**PROBLEM DESCRIPTION:** Reproduce exactly the lines beginning with the line that contains "Looking at the" and ending at the final line of the material below.

**DATA ENTRIES:**
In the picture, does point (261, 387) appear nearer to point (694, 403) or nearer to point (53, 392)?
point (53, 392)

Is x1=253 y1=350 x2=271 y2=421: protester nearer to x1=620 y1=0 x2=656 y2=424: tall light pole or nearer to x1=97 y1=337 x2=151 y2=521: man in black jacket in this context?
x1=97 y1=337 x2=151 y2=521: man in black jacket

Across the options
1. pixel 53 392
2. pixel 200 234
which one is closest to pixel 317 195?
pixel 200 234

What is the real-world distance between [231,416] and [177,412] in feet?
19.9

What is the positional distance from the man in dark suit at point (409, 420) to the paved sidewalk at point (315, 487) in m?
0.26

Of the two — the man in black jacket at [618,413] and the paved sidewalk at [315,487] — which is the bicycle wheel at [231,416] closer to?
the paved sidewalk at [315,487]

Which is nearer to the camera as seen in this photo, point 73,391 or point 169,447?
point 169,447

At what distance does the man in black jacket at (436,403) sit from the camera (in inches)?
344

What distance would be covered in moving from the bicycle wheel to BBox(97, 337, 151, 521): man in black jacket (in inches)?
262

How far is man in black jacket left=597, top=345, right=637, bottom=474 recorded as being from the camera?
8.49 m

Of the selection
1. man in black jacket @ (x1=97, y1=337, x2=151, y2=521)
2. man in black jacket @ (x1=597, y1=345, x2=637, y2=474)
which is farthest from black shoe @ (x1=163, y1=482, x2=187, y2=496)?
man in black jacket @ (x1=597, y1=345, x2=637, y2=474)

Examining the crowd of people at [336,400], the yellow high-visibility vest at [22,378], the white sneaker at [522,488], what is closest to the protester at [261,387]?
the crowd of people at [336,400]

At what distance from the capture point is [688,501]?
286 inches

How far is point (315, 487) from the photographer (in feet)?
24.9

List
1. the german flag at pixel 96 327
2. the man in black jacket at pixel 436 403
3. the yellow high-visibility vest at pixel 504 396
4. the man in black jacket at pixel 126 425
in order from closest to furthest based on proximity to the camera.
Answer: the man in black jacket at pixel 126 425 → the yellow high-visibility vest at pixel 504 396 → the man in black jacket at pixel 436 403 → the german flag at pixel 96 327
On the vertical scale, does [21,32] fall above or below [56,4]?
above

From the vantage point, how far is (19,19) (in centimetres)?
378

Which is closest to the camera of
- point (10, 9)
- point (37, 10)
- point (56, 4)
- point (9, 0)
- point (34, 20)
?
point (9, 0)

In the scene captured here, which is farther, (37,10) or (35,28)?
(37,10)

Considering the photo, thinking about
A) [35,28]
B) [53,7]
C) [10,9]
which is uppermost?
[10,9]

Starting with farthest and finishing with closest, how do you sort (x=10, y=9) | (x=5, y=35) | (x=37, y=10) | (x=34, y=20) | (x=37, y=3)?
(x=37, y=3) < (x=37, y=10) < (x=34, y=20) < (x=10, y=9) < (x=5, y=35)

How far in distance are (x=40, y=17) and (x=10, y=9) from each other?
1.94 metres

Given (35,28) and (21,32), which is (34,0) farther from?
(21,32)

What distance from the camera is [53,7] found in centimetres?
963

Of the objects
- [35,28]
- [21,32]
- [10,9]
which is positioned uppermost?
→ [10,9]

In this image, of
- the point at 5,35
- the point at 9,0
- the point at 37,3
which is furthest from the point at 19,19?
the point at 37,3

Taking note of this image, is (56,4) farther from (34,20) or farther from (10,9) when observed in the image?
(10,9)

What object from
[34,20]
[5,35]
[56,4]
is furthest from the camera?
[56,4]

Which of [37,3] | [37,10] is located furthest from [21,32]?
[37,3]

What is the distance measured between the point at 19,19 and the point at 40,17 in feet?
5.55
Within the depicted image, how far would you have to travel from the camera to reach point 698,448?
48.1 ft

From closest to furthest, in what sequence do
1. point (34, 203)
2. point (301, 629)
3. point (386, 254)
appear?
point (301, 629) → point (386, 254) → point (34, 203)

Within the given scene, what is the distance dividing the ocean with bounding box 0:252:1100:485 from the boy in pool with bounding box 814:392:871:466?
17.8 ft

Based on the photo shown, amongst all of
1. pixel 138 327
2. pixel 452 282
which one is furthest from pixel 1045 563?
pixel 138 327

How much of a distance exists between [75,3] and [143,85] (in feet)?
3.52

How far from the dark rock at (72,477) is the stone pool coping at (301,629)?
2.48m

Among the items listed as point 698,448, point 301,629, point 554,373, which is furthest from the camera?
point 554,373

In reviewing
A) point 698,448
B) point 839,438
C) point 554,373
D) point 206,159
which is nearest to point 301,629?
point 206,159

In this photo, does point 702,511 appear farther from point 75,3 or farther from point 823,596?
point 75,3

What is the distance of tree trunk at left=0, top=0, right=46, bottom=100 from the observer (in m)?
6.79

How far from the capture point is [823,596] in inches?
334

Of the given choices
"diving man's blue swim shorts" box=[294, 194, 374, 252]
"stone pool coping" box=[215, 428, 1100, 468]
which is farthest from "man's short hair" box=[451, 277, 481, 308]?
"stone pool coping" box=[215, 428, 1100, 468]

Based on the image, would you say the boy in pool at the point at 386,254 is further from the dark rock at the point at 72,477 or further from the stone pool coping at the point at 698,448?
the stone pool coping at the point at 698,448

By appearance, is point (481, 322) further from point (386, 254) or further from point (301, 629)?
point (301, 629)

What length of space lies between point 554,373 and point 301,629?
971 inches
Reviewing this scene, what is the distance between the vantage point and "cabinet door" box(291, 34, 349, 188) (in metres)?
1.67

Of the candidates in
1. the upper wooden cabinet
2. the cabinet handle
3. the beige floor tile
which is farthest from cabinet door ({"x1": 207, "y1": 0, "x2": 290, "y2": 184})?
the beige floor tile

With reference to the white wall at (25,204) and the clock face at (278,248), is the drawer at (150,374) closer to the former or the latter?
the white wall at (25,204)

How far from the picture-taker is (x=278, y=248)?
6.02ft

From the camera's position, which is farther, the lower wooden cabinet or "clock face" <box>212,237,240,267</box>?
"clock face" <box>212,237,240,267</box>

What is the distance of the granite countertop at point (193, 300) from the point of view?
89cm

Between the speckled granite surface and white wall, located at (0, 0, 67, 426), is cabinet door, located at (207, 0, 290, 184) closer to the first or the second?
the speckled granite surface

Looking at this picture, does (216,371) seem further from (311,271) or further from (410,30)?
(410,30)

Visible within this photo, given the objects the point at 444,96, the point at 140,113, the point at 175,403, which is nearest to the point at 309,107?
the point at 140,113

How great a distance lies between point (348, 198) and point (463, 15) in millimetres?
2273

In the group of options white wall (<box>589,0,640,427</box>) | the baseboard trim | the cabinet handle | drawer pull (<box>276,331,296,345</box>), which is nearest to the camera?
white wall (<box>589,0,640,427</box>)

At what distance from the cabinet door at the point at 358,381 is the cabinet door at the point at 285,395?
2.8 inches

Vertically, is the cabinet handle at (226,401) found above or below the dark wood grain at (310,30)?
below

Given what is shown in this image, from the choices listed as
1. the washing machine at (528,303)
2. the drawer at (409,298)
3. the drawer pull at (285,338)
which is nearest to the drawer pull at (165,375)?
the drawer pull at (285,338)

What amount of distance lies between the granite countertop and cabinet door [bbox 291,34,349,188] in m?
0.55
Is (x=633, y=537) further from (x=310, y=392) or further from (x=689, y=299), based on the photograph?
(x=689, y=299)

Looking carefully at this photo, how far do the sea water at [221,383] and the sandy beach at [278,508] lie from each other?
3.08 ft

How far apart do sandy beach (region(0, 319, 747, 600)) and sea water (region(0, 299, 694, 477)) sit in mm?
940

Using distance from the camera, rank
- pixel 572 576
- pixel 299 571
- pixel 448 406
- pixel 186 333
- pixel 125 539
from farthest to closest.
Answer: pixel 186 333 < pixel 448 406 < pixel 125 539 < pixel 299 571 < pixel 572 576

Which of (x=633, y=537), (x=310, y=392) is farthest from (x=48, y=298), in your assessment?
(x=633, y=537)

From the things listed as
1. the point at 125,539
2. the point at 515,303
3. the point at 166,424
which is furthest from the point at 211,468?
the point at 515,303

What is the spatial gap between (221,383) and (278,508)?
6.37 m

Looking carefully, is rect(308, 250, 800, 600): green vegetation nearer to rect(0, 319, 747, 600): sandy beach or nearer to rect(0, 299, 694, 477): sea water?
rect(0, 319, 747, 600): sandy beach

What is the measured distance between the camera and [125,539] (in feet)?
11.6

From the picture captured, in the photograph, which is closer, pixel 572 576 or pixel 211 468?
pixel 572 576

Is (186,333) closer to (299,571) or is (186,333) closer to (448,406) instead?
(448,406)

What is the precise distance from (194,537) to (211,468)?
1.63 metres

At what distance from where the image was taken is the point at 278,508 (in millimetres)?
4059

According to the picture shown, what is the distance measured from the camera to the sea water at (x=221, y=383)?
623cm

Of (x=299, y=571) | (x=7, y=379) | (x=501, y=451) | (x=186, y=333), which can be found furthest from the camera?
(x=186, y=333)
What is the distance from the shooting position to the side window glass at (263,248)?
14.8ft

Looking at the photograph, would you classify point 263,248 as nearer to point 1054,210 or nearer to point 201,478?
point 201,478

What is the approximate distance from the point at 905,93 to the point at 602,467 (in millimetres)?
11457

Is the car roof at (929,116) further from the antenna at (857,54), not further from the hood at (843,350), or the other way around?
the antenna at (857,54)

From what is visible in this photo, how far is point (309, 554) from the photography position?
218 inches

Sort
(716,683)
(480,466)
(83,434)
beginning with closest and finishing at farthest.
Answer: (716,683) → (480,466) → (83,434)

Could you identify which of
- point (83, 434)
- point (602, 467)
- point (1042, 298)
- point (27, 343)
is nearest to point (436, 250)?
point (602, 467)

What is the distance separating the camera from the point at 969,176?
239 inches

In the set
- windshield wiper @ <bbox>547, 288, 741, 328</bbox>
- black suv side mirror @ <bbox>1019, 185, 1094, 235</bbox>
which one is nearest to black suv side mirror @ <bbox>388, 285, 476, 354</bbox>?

**EXERCISE OUTPUT:**
Looking at the photograph, would you classify point 263,248 as nearer to point 1054,210 or nearer to point 201,478?
point 201,478

What is the approximate distance from the point at 905,93 to the point at 602,467 (in millimetres)?
11457

Is the car roof at (929,116) further from the antenna at (857,54), not further from the hood at (843,350), or the other way around?
the antenna at (857,54)

From what is visible in this photo, how far is point (309, 554) from the photography position?
218 inches

Sort
(716,683)
(480,466)
(83,434)
beginning with closest and finishing at farthest.
Answer: (716,683) → (480,466) → (83,434)

Could you identify which of
- point (83, 434)
- point (602, 467)
- point (1042, 298)
- point (27, 343)
is nearest to point (436, 250)?
point (602, 467)

What is the distance separating the camera from the point at 969,176?
239 inches

In the set
- windshield wiper @ <bbox>547, 288, 741, 328</bbox>
- black suv side mirror @ <bbox>1019, 185, 1094, 235</bbox>
which one is nearest to black suv side mirror @ <bbox>388, 285, 476, 354</bbox>?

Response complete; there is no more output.